In concreto, tale proposta, come funzionerebbe? Dopo i primi 18 mesi, se il percettore non è riuscito a inserirsi nel mercato del lavoro, vede sospeso il suo sussidio. L’idea, però, è di non abbandonarlo a se stesso: per sei mesi svolgerà un percorso di politiche attive del lavoro. Per esempio, corsi di formazione adatti al suo profilo e alle richieste delle aziende.

La premier Giorgia Meloni ha detto che tale percorso potrebbe essere retribuito ricorrendo alle risorse del Fondo sociale europeo. Se dopo 6 mesi la persona è ancora disoccupata, potrebbe ottenere di nuovo il Rdc, spiega Durigon, “ma con un importo tagliato del 25% e una durata ridotta a 12 mesi”, durante i quali continuerebbe a fare formazione.

Se dopo tutta tale trafila il percettore non avrà trovato un impiego, vedrà di nuovo sospeso per sei mesi il sussidio. Trascorsi questi sei mesi potrà chiedere per l’ultima volta il Rdc, questa volta “solo per sei mesi e per un importo decurtato di un altro 25%. Prenderà cioè la metà di quanto prendeva all’inizio”.

Addio al Rdc dopo un solo rifiuto

La riforma prevede inoltre che il Rdc sarà revocato laddove il beneficiario rifiuterà una sola offerta congrua di lavoro (oggi due).

Rdc, quanti beneficiari potrebbero essere colpiti dalla misura modificata

Laddove dovessero essere attuate le suddette modifiche, quante persone sarebbero colpite? “Un percettore su tre del Rdc“, ha sottolineato Durigon. Nel mettere mano al provvedimento, c’è anche l’intenzione di rendere più efficienti le politiche attive. Come? Coinvolgendo maggiormente le agenzie private, dando incentivi a chi riesce a collocare al lavoro gli interessati.

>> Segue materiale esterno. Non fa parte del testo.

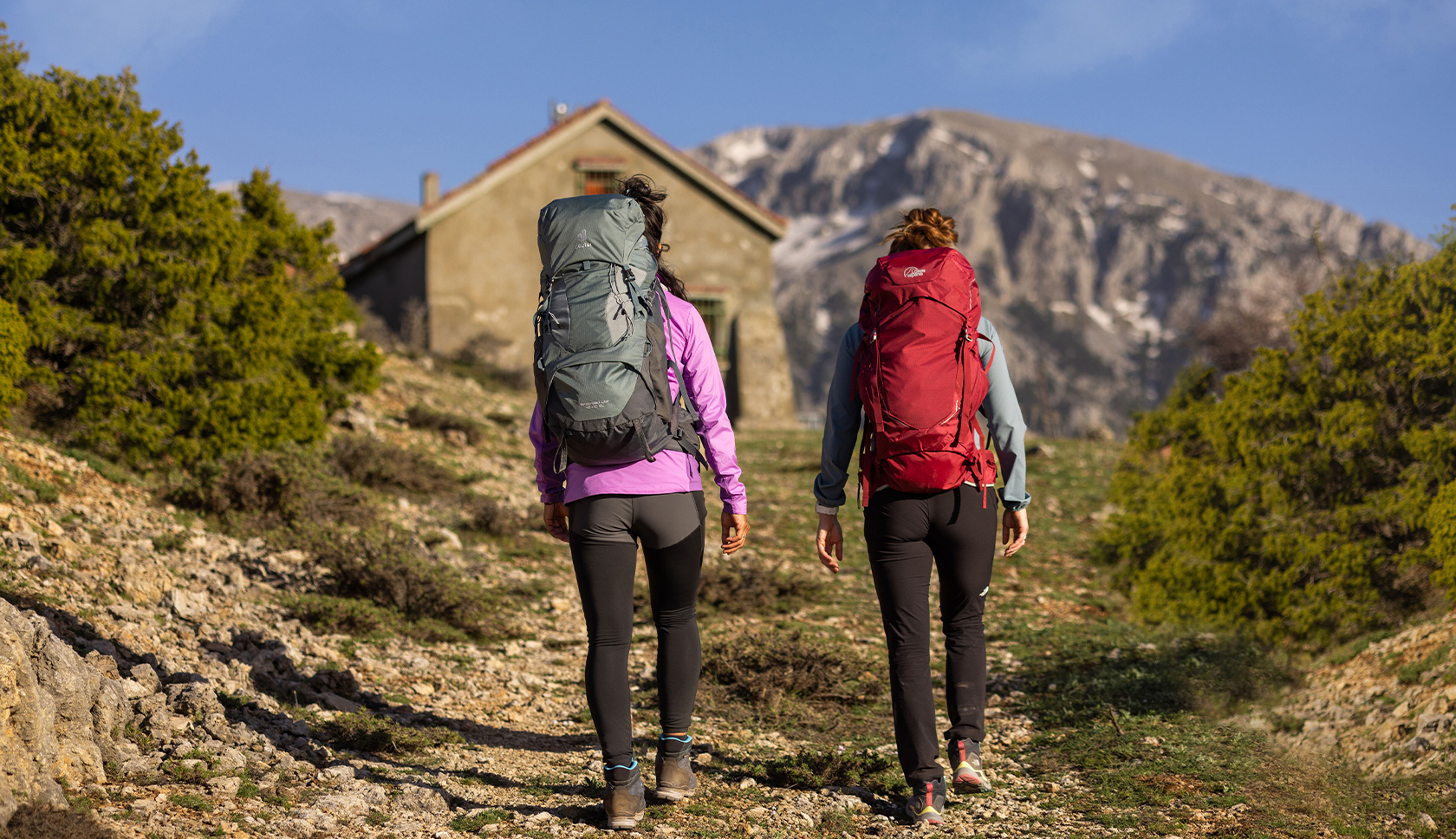 twee vrouwen met backpack lopen naar de hut toe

Capitolo controlli. “Pensiamo – ha spiegato sempre il sottosegretario al Lavoro – che il sistema non debba più essere gestito centralmente dall’Inps ma sul territorio dai comuni, che conoscono meglio le reali situazioni di povertà”.

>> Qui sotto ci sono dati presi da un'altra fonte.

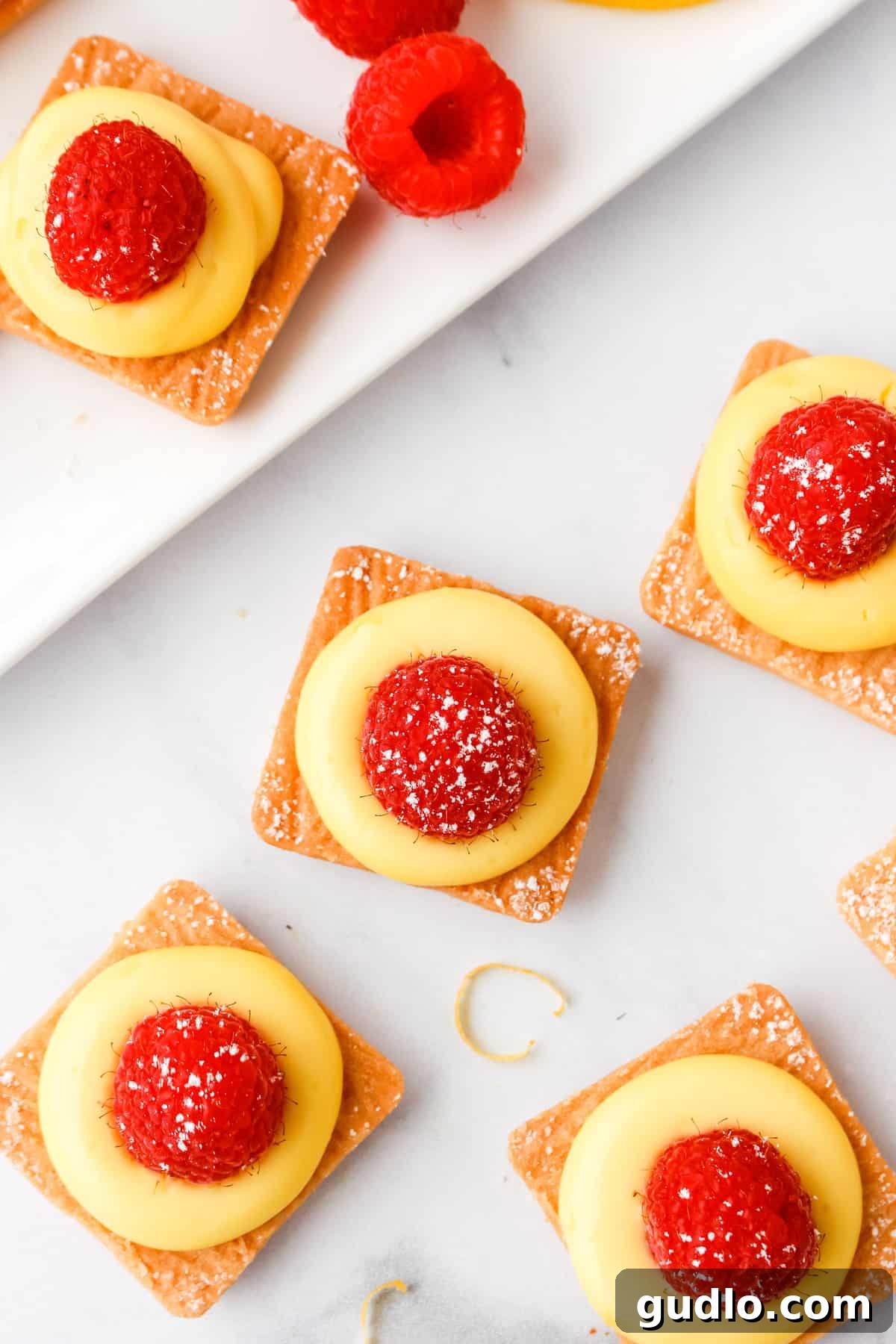 no-bake lemon cheesecake bites on plate, garnished with fresh raspberries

Rdc e quel filo che lo lega alla riforma delle pensioni

Con tali ‘correttivi’, secondo i calcoli di Durigon, si risparmierebbero “a regime, cioè alla fine del percorso, almeno 3 miliardi” su una spesa di circa 8 miliardi l’anno.

“Ma già in partenza, con la sospensione e il taglio del 25% del sussidio, circa 1,2 miliardi, senza contare i risparmi con i controlli”, assicura sempre Durigon. I soldi che verrebbero risparmiati “magari” potrebbero essere usati “per rafforzare gli interventi verso i veri poveri e poi per introdurre Quota 41, cioè la possibilità di andare in pensione dopo 41 anni di lavoro”.

Quota 41 porta a Quota 102 (41 anni di contributi più 61 di età), bandiera leghista. “Darebbe la possibilità di andare in pensione prima a una platea di circa 90mila lavoratori”, ha concluso il sottosegretario.